10. A student while constructing knock-out mice isolated mouse embryonic, stem cells and introduced an engineered DNA into the cells. However, none of the mice were transgenic. On checking the cells containing DNA construct, he found that he had made a mistake in constructing the DNA since the cells were resistant to gancyclovir but sensitive to G418. Which one of the following constructs had he
The correct construct is option (3), in which both the neor and tk genes lie outside the homology arms so that random integration gives G418 resistance and ganciclovir sensitivity, while homologous recombination fails to insert the cassette and therefore produces no transgenic mice.
Concept behind the question
In gene targeting for knockout mice, neor acts as a positive selection marker because cells carrying an intact neor gene survive in G418, whereas tk (usually HSV‑tk) is a negative selection marker because cells expressing tk die in ganciclovir. Correctly designed vectors place neor inside the homology arms (so it is retained only after homologous recombination) and tk outside the homology arms (so it is lost after correct targeting but retained after random integration).

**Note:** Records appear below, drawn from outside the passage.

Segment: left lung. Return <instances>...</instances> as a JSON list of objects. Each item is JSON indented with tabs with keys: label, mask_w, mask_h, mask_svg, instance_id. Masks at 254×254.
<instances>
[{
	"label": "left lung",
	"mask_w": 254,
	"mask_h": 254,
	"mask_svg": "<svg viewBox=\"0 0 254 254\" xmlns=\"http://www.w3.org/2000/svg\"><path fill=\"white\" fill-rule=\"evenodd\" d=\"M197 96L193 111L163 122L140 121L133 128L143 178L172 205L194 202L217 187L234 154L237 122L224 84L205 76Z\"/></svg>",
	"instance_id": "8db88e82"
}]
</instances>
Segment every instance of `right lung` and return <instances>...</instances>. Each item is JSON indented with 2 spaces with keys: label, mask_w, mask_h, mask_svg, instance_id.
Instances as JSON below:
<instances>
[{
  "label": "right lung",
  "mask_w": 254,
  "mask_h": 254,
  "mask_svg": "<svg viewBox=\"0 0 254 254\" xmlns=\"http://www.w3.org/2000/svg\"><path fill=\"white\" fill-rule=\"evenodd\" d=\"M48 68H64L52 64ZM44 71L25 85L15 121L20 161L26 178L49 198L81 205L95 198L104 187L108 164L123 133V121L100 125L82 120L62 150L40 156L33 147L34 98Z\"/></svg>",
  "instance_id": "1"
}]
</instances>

Because the ES cells in the question are resistant to ganciclovir but sensitive to G418, they must have lost tk but do not contain a functional neor cassette, meaning that successful recombinants (if any) cannot be selected with G418 and hence no transgenic mice appear. This phenotype matches a vector in which neor lies outside the homology arms together with tk so that homologous recombination removes both markers from the targeted locus, whereas random integrants are doubly resistant (G418R, GANCs).
Option‑wise explanation
Option (1)
In this construct neor is located inside the homology arms and tk outside. On random integration, cells receive both neor and tk and are therefore G418 resistant and ganciclovir sensitive. On homologous recombination, the recombined allele retains neor but loses tk, producing G418‑resistant and ganciclovir‑resistant targeted clones that can generate transgenic mice. Thus option (1) would work correctly and cannot explain the failure described.
Option (2)
Here neor lies just outside the homology arm, whereas tk sits within the region of homology. Random integrants again express both neor and tk and are killed by ganciclovir but survive G418, so they can be eliminated by negative selection. Correct homologous recombination inserts tk into the locus and removes neor; such cells are G418 sensitive but ganciclovir sensitive as well, which does not match the observed ganciclovir resistance. Hence option (2) is inconsistent with the phenotype.
Option (3) – Correct
In this vector both neor and tk lie outside the homology arms. Random integration brings both markers into the genome so those cells are G418 resistant and ganciclovir sensitive and are removed by ganciclovir treatment. Homologous recombination, however, uses only the homology arms and excludes the external neor‑tk cassette; therefore correctly targeted cells lack both genes and are sensitive to both drugs, so they cannot be selected and will not yield identifiable transgenic mice, exactly as in the question (ganciclovir‑resistant colonies are merely those with degraded or non‑expressed tk outside the target site).
Option (4)
Option (4) depicts a fused neor‑tk cassette inside the homology arms so that both markers insert into the locus on homologous recombination. Targeted cells would then be simultaneously G418 resistant and ganciclovir sensitive, whereas random integrants might disrupt the cassette variably but would still often express one or both markers; this pattern again does not match the observed ganciclovir resistance and G418 sensitivity.
Short SEO‑style introduction (using the key phrase):
Knockout mice neor tk ganciclovir G418 selection strategies rely on precise placement of positive and negative markers within targeting constructs. When neor and tk cassettes are arranged incorrectly, ES cells show unexpected drug‑resistance patterns and fail to generate transgenic animals, as illustrated by this classical gene‑targeting problem.